アインシュタインの理論には、2つの顔がある。
一つは、100年以上前の理論が今も毎日ポケットの中で働き続けている、証明済みの成功例。もう一つは、アインシュタイン自身が生涯納得できなかった、彼にとっての“苦手分野”。
同じ人物の理論なのに、正反対の運命をたどった2つの話。
GPSは、相対性理論なしでは成立しない
スマートフォンのGPSは、地上から2万kmの高さを秒速4kmで飛ぶ衛星からの信号をもとに位置を計算している。この衛星の時計には、2つの相対論的効果が同時に働いている。
まず特殊相対性理論。高速で動くものは時間の進みが遅くなるため、衛星の時計は地上より1日あたり約7マイクロ秒遅れる。
同時に一般相対性理論も働いていて、重力が弱い高高度では時間の進みが速くなるため、こちらは1日あたり約45マイクロ秒進む。
差し引きすると、衛星の時計は地上より1日あたり約38マイクロ秒ずつ進んでいく計算になる。数字だけだとピンとこないが、光は1マイクロ秒でおよそ300m進むため、38マイクロ秒分の誤差は距離に換算するとおよそ11kmに相当する。これを補正しないままにすると、GPSは1日で最大11kmもずれてしまう計算になる。

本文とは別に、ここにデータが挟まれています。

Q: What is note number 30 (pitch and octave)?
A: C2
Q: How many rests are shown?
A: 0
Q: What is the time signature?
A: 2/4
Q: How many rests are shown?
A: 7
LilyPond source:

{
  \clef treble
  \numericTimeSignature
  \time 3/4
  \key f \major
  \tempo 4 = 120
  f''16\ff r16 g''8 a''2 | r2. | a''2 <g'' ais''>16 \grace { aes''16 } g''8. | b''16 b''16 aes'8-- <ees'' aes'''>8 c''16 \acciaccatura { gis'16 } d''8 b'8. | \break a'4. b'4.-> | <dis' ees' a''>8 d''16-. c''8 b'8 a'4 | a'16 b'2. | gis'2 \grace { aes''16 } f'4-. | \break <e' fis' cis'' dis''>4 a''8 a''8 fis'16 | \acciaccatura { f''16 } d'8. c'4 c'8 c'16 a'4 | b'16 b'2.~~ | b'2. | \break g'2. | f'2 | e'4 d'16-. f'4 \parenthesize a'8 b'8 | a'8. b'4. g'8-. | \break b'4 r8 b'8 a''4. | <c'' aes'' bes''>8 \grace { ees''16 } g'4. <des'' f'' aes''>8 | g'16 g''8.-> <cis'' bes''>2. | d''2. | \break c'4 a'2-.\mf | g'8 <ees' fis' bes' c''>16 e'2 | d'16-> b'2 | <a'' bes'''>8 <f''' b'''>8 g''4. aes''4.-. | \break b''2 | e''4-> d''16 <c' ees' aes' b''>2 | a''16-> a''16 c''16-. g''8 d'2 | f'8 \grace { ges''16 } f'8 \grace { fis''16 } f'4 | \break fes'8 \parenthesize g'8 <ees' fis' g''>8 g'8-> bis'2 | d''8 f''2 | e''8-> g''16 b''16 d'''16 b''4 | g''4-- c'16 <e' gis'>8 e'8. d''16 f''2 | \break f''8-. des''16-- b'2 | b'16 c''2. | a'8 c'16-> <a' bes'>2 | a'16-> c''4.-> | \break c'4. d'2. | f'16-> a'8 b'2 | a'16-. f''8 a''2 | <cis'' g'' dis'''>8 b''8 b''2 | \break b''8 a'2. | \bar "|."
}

アインシュタインが1915年に一般相対性理論を発表したとき、それが数十年後にナビゲーションシステムの精度を支えることになるとは、本人も想像していなかっただろう。100年前の理論物理学が、今この瞬間もスマートフォンの中で現役で動いている。
でも、量子もつれだけはアインシュタインも認めたくなかった
一方で、アインシュタイン自身が最後まで強く抵抗した理論もある。それが量子もつれだ。
2つの粒子を「もつれ」の状態にすると、どれだけ距離が離れていても、片方を測定した瞬間にもう片方の状態が決まる。東京とニューヨークほど離れていても、その相関は瞬時に成立するという、直感に反する現象だ。
アインシュタインはこの性質を「不気味な遠隔作用」と呼んで批判し、「神はサイコロを振らない」という言葉を残したことでも知られている。量子力学が本質的に確率的にしか予言できないという立場そのものに、生涯納得できなかった人物だった。
しかしその後の実験(ベルの不等式の検証など)を通じて、量子力学の予言の方が正しいことが繰り返し確認されている。興味深いのは、この現象があっても相対性理論は破れていないという点だ。もつれによる相関は瞬時に成立するように見えても、それを使って情報を光速より速く伝えることはできない、というのが現在の理解になっている。
同じ理論家でも、受け入れられるものとそうでないものがある
GPSという実用の場では圧倒的に正しさが証明されている相対性理論と、提唱者本人が最後まで居心地悪く感じ続けた量子もつれ。同じアインシュタインという一人の物理学者の中に、この両方が同居していたというのは、科学史として見ても面白い構図だ。
理論物理学は、必ずしも提唱者の直感や好みに沿って進むわけではない、ということでもある。